TOKYO — Toyota’s fiscal third quarter profit plunged to 180.9 billion yen ($12.6 billion), about a fifth of what the Japanese automaker earned the previous year, despite relatively solid sales, the Japanese automaker said Wednesday.
Toyota Motor Corp.’s October-December profit in 2017 had totaled 941.8 billion yen, helped by perks from U.S. tax reforms.
Toyota, Japan’s No. 1 automaker, said that profit for the latest quarter was also hurt by unrealized gains and losses in equity securities.
Quarterly sales totaled 7.8 trillion yen ($71 billion), up nearly 3 percent from 7.6 trillion the previous year, according to the maker of the Camry sedan, Prius hybrid and Lexus luxury models.

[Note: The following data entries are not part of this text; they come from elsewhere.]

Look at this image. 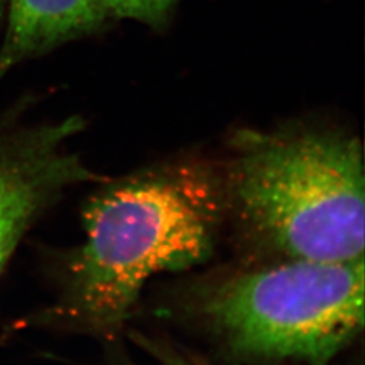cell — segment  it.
<instances>
[{
  "label": "cell",
  "mask_w": 365,
  "mask_h": 365,
  "mask_svg": "<svg viewBox=\"0 0 365 365\" xmlns=\"http://www.w3.org/2000/svg\"><path fill=\"white\" fill-rule=\"evenodd\" d=\"M226 199L225 180L197 161L106 182L84 207V242L71 256L49 319L96 331L115 329L153 276L209 257Z\"/></svg>",
  "instance_id": "cell-1"
},
{
  "label": "cell",
  "mask_w": 365,
  "mask_h": 365,
  "mask_svg": "<svg viewBox=\"0 0 365 365\" xmlns=\"http://www.w3.org/2000/svg\"><path fill=\"white\" fill-rule=\"evenodd\" d=\"M225 180L227 200L289 259L364 257L365 184L357 137L312 126L244 129Z\"/></svg>",
  "instance_id": "cell-2"
},
{
  "label": "cell",
  "mask_w": 365,
  "mask_h": 365,
  "mask_svg": "<svg viewBox=\"0 0 365 365\" xmlns=\"http://www.w3.org/2000/svg\"><path fill=\"white\" fill-rule=\"evenodd\" d=\"M203 312L235 353L327 365L364 325V257L289 259L238 274Z\"/></svg>",
  "instance_id": "cell-3"
},
{
  "label": "cell",
  "mask_w": 365,
  "mask_h": 365,
  "mask_svg": "<svg viewBox=\"0 0 365 365\" xmlns=\"http://www.w3.org/2000/svg\"><path fill=\"white\" fill-rule=\"evenodd\" d=\"M83 129L76 115L41 125L0 122V274L31 225L64 190L103 182L66 149Z\"/></svg>",
  "instance_id": "cell-4"
},
{
  "label": "cell",
  "mask_w": 365,
  "mask_h": 365,
  "mask_svg": "<svg viewBox=\"0 0 365 365\" xmlns=\"http://www.w3.org/2000/svg\"><path fill=\"white\" fill-rule=\"evenodd\" d=\"M0 80L14 68L98 31L110 15L102 0H7Z\"/></svg>",
  "instance_id": "cell-5"
},
{
  "label": "cell",
  "mask_w": 365,
  "mask_h": 365,
  "mask_svg": "<svg viewBox=\"0 0 365 365\" xmlns=\"http://www.w3.org/2000/svg\"><path fill=\"white\" fill-rule=\"evenodd\" d=\"M110 16L163 27L179 0H102Z\"/></svg>",
  "instance_id": "cell-6"
},
{
  "label": "cell",
  "mask_w": 365,
  "mask_h": 365,
  "mask_svg": "<svg viewBox=\"0 0 365 365\" xmlns=\"http://www.w3.org/2000/svg\"><path fill=\"white\" fill-rule=\"evenodd\" d=\"M164 364H165V365H199V364H195V363H192V361H190V360H187V359H184V357H180V356H178V354H172V353H168V354H165V357H164Z\"/></svg>",
  "instance_id": "cell-7"
},
{
  "label": "cell",
  "mask_w": 365,
  "mask_h": 365,
  "mask_svg": "<svg viewBox=\"0 0 365 365\" xmlns=\"http://www.w3.org/2000/svg\"><path fill=\"white\" fill-rule=\"evenodd\" d=\"M6 9H7V0H0V21H1L3 16H4Z\"/></svg>",
  "instance_id": "cell-8"
}]
</instances>
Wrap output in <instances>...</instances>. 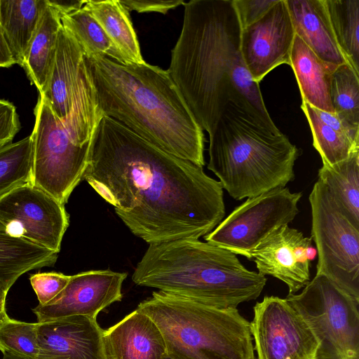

Toyota lowered its profit for the fiscal year through March to 1.87 trillion yen ($17 billion), down from 2.5 trillion yen racked up the previous fiscal year, and below its earlier projection for 2.3 trillion yen ($21 billion) profit.
Last week, Japanese rival Honda Motor Co. reported fiscal third-quarter profit fell 71 percent from a year earlier to 168 billion yen ($1.5 billion) as growing incentives, an unfavorable exchange rate and flat vehicle sales offset gains from cost cuts. Quarterly sales were unchanged at 3.9 trillion yen ($36 billion).